AIM -> How many of the lines below contain the word "pink"? Reply with the number alone.
--- Begin ---
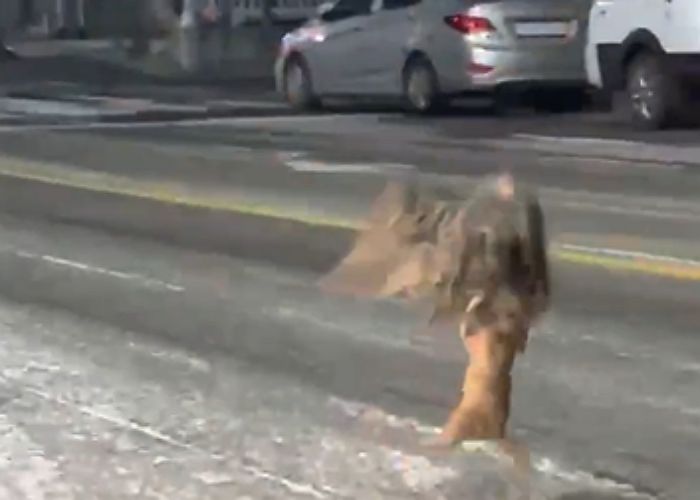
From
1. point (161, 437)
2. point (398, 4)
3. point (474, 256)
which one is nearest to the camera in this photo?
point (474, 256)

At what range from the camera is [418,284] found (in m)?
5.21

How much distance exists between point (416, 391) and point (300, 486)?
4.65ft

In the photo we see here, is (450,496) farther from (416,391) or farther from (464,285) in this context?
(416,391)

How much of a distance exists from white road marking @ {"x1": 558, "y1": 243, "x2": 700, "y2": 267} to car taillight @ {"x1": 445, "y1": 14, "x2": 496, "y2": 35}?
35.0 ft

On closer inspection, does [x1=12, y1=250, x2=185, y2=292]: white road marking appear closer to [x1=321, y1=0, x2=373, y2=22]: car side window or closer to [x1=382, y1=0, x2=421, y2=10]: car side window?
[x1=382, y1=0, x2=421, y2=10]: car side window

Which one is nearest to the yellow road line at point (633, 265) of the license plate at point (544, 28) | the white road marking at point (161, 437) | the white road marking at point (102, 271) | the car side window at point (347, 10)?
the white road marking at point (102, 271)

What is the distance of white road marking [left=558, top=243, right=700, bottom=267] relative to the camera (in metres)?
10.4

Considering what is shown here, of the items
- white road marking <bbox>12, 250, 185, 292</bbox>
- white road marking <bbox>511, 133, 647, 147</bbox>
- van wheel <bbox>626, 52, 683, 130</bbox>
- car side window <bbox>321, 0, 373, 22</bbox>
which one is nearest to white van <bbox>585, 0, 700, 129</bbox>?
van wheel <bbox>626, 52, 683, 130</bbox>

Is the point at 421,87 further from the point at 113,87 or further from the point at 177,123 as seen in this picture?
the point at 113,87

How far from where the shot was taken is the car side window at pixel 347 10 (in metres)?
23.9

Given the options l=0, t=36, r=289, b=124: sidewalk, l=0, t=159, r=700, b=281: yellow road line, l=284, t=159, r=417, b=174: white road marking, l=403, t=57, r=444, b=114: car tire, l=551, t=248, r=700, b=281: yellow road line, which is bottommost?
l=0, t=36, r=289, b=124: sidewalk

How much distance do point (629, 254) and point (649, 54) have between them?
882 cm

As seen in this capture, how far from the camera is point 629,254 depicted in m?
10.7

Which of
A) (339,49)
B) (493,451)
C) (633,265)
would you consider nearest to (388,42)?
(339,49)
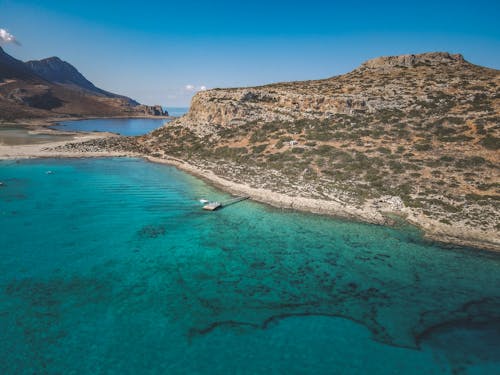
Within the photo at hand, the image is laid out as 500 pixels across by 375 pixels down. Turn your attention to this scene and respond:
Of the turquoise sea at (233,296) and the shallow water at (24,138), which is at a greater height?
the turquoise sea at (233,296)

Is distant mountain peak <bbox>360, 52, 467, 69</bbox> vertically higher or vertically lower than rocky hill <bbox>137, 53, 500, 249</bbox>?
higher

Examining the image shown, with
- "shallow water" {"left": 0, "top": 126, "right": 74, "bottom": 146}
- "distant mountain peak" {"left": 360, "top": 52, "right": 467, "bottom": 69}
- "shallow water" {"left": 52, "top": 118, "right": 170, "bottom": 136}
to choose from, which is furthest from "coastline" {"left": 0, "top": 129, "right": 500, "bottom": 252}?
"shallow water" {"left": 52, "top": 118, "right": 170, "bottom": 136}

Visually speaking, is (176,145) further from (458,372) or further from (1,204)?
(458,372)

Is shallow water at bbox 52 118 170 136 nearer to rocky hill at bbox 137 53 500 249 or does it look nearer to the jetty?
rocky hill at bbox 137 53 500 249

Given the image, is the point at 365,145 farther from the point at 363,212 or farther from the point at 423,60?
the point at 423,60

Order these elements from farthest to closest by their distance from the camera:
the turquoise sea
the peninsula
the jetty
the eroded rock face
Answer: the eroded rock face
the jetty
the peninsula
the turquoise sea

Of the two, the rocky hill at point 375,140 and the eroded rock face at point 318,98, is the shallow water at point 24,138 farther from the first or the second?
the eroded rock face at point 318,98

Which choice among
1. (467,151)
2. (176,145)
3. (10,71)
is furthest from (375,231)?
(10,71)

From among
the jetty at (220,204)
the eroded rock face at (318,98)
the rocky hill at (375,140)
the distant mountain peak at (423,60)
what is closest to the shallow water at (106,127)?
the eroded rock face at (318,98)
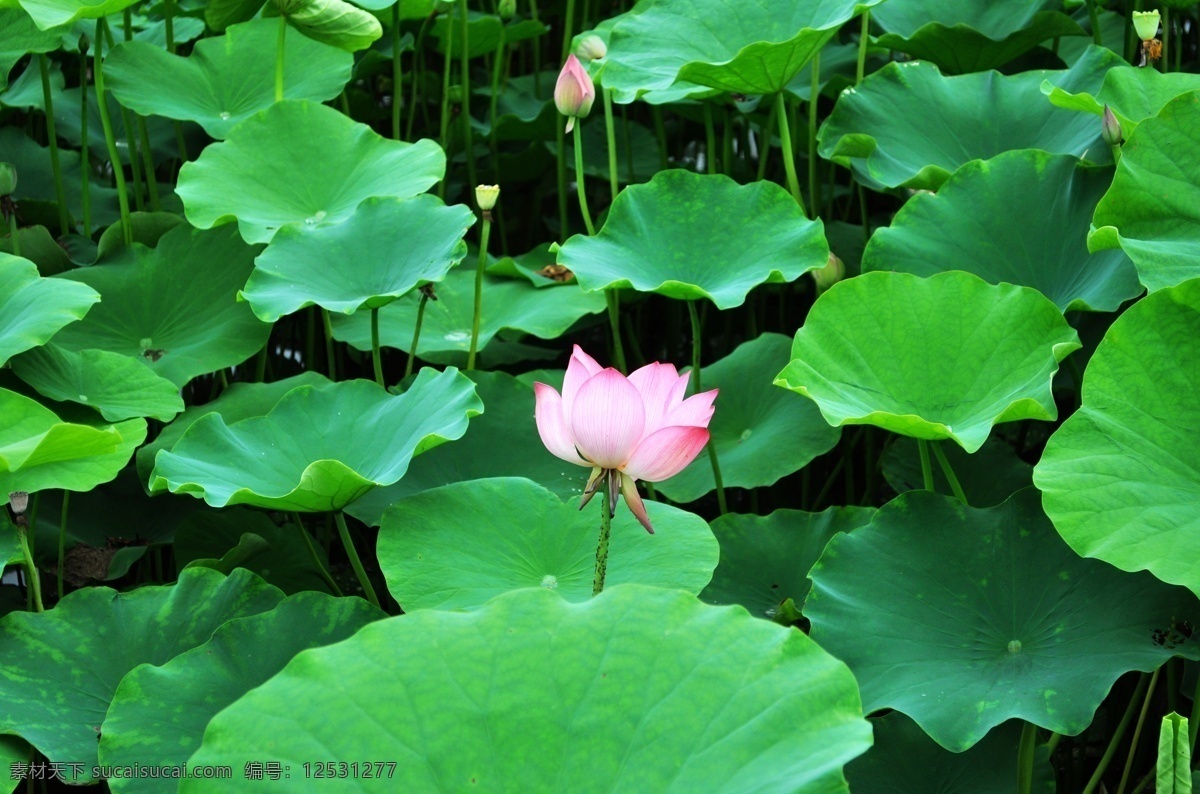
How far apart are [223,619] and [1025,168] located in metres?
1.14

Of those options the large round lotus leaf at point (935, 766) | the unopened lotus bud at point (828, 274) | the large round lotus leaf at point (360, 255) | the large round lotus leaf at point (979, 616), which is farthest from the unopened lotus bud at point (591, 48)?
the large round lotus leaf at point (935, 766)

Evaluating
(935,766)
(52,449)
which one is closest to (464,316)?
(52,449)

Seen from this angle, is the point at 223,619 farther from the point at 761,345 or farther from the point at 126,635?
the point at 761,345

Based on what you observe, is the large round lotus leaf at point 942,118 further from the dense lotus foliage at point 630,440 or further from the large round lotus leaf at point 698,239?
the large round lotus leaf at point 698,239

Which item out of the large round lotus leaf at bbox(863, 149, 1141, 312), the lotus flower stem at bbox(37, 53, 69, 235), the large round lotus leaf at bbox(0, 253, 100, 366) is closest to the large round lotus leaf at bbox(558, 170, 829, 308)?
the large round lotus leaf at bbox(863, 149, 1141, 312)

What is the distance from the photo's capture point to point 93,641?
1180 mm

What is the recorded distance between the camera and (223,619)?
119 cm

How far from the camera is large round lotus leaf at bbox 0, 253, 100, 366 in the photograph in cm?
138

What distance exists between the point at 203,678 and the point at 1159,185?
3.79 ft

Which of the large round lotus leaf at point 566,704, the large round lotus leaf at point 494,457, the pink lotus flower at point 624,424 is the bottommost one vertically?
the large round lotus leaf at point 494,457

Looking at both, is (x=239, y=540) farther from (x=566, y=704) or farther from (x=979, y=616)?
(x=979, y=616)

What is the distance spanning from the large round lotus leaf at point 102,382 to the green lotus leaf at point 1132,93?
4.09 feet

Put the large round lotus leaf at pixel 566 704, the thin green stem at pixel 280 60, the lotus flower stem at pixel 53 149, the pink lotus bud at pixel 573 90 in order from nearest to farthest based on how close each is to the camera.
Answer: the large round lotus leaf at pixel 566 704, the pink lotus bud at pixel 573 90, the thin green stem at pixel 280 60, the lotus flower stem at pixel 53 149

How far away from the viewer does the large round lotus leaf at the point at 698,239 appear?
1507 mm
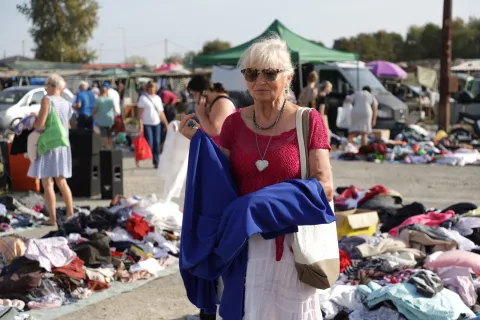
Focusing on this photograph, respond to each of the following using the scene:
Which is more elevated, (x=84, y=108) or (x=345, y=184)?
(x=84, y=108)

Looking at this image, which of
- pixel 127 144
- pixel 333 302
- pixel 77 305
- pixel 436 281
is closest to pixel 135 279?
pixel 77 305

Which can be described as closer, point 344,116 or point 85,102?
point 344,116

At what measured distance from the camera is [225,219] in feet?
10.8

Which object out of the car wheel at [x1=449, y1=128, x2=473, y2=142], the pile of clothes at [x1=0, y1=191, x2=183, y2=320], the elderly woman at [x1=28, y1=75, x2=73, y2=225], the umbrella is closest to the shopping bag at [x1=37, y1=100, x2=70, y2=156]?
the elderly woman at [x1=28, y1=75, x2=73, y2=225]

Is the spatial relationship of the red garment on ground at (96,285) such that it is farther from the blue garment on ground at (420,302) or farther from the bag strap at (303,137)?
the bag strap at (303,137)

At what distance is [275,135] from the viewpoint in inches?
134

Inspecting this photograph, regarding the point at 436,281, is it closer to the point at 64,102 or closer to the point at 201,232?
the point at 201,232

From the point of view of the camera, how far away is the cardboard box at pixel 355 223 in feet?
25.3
--- End ---
--- Begin ---
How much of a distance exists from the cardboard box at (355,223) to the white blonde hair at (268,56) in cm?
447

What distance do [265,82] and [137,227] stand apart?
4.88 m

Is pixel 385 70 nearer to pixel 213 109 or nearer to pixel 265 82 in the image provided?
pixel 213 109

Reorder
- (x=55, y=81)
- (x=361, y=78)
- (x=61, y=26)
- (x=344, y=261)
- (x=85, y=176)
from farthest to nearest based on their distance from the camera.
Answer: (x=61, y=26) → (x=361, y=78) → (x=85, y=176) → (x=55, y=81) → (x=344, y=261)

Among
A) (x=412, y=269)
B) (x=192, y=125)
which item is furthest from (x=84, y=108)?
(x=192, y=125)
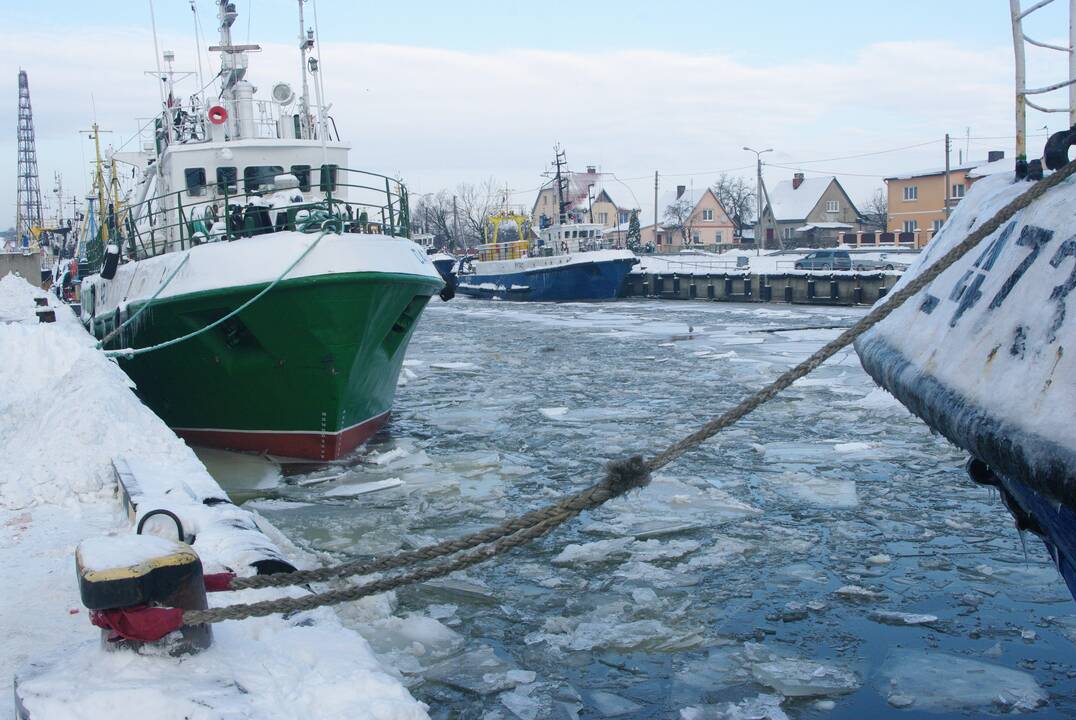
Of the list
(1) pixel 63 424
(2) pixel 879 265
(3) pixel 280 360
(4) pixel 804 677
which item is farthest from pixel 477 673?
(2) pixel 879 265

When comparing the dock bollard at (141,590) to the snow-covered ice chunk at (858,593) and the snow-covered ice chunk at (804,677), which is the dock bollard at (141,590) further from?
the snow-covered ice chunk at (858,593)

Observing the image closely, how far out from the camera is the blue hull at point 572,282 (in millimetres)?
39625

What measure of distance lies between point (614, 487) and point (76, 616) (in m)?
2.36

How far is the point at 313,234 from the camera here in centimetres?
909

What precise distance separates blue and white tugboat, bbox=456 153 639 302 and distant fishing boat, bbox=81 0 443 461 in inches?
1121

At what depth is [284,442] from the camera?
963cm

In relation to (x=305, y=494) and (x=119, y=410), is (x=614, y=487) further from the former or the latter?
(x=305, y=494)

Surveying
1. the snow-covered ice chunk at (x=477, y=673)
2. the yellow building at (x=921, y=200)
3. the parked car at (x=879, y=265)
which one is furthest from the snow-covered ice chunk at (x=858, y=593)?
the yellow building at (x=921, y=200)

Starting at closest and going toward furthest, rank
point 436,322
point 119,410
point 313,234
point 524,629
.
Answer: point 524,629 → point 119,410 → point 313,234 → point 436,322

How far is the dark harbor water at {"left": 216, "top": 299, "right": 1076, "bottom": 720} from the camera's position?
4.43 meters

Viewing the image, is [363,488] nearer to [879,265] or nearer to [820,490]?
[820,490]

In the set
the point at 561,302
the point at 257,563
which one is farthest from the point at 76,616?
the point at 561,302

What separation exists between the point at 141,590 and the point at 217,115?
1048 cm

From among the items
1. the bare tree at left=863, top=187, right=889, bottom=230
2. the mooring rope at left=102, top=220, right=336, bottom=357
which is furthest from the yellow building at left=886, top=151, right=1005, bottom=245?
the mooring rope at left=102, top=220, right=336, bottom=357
--- End ---
CORRECT RESULT -> 3